After Schabas quits, Netanyahu says time to scrap UN Gaza probe

The UN commission has concluded collecting evidence, and is scheduled to present its conclusions to the UNHRC on March 23.

An Israeli mobile artillery unit fires towards southern Gaza on August 1, 2014 (photo credit: REUTERS)
An Israeli mobile artillery unit fires towards southern Gaza on August 1, 2014
(photo credit: REUTERS)
Prime Minister Benjamin Netanyahu on Tuesday responded to the decision by Canadian jurist William Schabas to step down from the United Nations’ investigation into the recent Gaza war by saying that the report that he was working on should also be discarded.
The Schabas commission was established by the UN Human Rights Council (UNHRC), a body that Netanyahu said was an anti-Israel institution that has shown through its decision that there is no connection between it and human rights.
The commission has concluded collecting evidence, and is scheduled to present its conclusions to the UNHRC on March 23.
“This is the same body that only in 2014 passed more resolutions against Israel than against Iran, Syria and North Korea combined,” Netanyahu said. “Hamas, other terrorist organizations and the terror regimes around us are the ones who need to be investigated, and not Israel.”
Netanyahu said that Israel acted in accordance with international law during last summer’s conflict when it defended itself against rocket attacks from Gaza, while Hamas used civilians as human shields to fire on Israeli civilians.
“Israel will continue to defend itself against terror directed against it on all fronts,” he said.
Foreign Minister Avigdor Liberman issued a statement  saying that Schabas’ resignation will not change the conclusions of the report, which were biased against Israel from the very beginning by virtue of the fact that the report was initiated by the anti-Israel UNHRC.
However, he said, the resignation casts light on the people who made up the investigation commission, and their  built-in biases.

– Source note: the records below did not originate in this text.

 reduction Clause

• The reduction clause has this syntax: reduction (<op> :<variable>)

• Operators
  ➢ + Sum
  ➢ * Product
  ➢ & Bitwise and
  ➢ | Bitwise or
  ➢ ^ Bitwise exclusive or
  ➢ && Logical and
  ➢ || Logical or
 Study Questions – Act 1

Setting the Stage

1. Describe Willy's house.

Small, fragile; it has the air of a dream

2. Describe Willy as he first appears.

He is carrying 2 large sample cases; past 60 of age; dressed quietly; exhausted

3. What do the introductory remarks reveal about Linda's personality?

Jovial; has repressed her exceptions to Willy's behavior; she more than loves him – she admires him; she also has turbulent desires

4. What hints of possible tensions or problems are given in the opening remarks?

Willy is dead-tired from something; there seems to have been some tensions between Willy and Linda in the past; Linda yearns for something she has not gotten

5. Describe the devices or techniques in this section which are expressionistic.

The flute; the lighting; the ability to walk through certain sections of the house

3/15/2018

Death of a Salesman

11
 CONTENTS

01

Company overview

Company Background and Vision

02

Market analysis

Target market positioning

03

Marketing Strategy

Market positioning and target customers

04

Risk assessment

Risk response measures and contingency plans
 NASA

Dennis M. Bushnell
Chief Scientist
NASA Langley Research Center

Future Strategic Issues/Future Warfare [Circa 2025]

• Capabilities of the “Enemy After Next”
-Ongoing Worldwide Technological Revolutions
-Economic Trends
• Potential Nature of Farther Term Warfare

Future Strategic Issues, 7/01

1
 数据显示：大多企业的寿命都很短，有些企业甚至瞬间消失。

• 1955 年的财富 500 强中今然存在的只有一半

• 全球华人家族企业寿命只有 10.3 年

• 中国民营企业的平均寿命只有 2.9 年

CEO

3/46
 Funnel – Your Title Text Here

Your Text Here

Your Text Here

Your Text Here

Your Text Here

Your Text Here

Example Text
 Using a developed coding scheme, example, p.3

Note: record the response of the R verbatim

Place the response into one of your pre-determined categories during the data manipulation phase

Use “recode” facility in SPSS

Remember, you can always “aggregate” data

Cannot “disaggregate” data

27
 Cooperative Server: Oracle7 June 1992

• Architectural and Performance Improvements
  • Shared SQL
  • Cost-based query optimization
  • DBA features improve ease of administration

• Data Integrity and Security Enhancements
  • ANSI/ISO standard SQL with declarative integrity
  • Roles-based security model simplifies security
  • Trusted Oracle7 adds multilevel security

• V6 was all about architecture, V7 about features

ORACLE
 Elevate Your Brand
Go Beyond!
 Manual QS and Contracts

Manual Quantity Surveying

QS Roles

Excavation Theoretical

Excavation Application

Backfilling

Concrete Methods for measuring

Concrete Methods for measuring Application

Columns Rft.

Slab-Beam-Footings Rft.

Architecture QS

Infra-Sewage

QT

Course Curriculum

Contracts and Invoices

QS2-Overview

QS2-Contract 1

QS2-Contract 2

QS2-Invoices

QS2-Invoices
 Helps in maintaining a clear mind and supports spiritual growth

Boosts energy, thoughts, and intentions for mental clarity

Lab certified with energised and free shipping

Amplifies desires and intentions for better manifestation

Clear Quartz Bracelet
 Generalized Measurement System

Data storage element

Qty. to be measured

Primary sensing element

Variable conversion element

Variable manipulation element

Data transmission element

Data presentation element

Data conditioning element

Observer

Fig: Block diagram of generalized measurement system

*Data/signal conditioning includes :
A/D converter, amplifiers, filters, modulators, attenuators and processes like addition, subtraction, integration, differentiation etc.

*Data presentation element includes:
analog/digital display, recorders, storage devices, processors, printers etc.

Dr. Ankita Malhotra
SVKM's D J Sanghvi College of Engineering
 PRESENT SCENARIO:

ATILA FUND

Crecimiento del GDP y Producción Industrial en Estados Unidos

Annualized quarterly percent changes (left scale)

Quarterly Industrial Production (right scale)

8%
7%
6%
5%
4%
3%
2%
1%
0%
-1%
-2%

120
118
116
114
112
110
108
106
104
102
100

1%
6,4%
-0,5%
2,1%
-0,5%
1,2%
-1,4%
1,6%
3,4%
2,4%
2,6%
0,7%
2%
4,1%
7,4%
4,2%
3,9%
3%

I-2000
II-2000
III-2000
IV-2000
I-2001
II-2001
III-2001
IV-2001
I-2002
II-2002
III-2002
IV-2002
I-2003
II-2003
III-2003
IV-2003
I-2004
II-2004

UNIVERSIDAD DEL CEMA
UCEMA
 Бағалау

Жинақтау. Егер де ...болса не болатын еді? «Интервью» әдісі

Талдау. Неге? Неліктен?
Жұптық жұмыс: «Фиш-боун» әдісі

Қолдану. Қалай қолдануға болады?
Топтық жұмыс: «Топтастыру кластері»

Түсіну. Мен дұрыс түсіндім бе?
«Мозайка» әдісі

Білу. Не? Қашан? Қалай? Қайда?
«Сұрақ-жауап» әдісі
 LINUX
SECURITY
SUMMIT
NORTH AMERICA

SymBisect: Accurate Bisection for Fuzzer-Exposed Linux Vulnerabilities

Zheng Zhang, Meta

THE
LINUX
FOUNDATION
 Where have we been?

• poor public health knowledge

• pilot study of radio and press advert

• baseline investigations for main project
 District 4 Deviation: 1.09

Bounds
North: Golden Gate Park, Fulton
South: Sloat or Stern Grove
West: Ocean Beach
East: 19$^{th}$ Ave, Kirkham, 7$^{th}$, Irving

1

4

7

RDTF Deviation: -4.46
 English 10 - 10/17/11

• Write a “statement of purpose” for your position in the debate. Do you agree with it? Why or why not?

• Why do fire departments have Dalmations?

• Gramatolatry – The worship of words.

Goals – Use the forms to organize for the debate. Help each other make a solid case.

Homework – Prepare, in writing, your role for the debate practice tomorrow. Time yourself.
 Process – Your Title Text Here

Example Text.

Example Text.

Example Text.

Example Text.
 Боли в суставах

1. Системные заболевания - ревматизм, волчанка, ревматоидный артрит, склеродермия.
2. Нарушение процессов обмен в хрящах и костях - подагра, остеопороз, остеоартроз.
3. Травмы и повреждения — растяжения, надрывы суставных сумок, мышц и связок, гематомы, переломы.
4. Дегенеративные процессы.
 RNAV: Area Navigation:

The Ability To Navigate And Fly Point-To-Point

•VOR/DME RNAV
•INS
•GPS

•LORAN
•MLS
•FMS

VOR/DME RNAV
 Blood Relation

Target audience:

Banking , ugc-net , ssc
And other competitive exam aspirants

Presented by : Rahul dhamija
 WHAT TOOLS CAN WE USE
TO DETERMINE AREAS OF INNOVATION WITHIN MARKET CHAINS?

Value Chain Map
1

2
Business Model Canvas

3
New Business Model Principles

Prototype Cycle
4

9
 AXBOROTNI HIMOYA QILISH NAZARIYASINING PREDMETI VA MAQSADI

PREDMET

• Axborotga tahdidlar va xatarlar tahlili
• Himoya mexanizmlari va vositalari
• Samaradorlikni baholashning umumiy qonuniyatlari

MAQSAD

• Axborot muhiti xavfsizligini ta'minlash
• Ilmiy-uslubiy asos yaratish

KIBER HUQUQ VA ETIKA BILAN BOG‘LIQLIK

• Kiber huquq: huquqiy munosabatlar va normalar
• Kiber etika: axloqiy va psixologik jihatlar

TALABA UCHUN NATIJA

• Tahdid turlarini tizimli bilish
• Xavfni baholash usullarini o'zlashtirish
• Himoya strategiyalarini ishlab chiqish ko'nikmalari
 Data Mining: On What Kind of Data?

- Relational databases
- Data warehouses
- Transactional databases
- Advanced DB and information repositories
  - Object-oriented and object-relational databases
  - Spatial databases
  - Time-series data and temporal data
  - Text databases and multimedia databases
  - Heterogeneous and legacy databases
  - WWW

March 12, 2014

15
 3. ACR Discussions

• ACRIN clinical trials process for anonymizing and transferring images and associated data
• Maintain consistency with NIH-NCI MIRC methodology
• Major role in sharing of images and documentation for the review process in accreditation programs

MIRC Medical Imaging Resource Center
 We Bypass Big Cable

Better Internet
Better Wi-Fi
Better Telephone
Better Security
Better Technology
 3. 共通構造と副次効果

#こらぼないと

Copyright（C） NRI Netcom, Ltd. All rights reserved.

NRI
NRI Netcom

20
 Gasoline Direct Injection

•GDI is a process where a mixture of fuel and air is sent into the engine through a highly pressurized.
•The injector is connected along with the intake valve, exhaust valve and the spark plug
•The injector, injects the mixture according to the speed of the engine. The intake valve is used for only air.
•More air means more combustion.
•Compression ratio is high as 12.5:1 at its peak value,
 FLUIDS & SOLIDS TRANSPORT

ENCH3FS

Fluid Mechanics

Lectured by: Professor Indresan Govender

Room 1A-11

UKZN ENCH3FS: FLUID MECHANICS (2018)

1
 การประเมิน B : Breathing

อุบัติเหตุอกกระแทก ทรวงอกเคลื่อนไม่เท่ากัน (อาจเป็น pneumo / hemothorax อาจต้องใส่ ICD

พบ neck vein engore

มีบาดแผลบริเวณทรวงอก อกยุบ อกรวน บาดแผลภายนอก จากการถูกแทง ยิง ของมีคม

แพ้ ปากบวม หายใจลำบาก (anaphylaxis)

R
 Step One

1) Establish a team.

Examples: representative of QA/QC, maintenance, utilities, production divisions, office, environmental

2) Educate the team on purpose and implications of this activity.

Liberman said the Schabas’ resignation was an achievement for Israeli diplomacy and proved that “even the greatest hypocrites in international forums could not ignore the fact that appointing Schabas to investigate Israel was like appointing Cain to investigate Abel.”
The Jerusalem Post reported in mid-January that Israel had launched a campaign to thwart the commission of inquiry that Schabas headed, and that part of that campaign would be to discredit Schabas, who in 2012 said Prime Minister Benjamin Netanyahu would be his “favorite person” to bring to the International Criminal Court.
“The Schabas Commission was born in sin,” said Foreign Ministry spokesman Emmanuel Nahshon at the time, explaining Israel’s decision to launch a campaign to discredit it. “Its mandate is highly distorted, and its head has decided to indict Israel even before the commission started its work. This is a sham, a mockery of justice, and reminiscent of the Inquisition trials.”
Bayit Yehudi leader Naftali Bennett said it should be obvious that someone who advised the PLO cannot lead the investigation.
 
"In any case, this whole committee is not serious. It wrote its report in advance," Bennett told Army Radio. "The UNHRC only investigates Israel and not war crimes around the world, so we're used to this."
 
Bennett asserted that Israel should not cooperate with the investigation, even after Schabas' departure, saying that "this is a bad committee that has no legitimacy."
 
Knesset Foreign Affairs and Defense Committee chairman Yariv Levin (Likud) said Schabas' appointment was inappropriate and that, with his resignation, the committee should be dissolved.
 
"This is another proof of that our determined diplomatic efforts and strong stance by our government in defending our truth, that the IDF acted completely morally facing the war crimes perpetrated by Hamas with the encouragement of the Palestinian Authority, brings success even in the hostile arena of the UNHRC," Levin added.
Former IDF intelligence chief Amos Yadlin, the Zionist Union's candidate for defense minister, said that Schabas' resignation is not enough and the entire investigation must be removed from the UNHRC's agenda.
 
"This is a committee born in sin at the UNHRC, an organization that targets IDF soldiers and the State of Israel. The attempts to create equivalency between the commanders and soldiers of the IDF and of murderous terrorist organizations continue all the time," he stated.
 
Yadlin added that terrorist organizations are the ones committing war crimes that should be investigated, while Israel is committed to protecting its soldiers from any committee and organization that tries to harm them through preposterous, false legal pretexts.
 
According to Yachad leader Eli Yishai, Schabas' resignation is better late than never and the UN has been biased against Israel since it was founded.
 
"The investigative committee is a joke, and the fact that Goldstone's twin, Mr. Schabas, was put at its head, was an attempt to turn it into a blockbuster comedy," he quipped.
"Schabas' [resignation] is the only praiseworthy thing he's done, and let's hope he will be an example for the whole contemptible committee."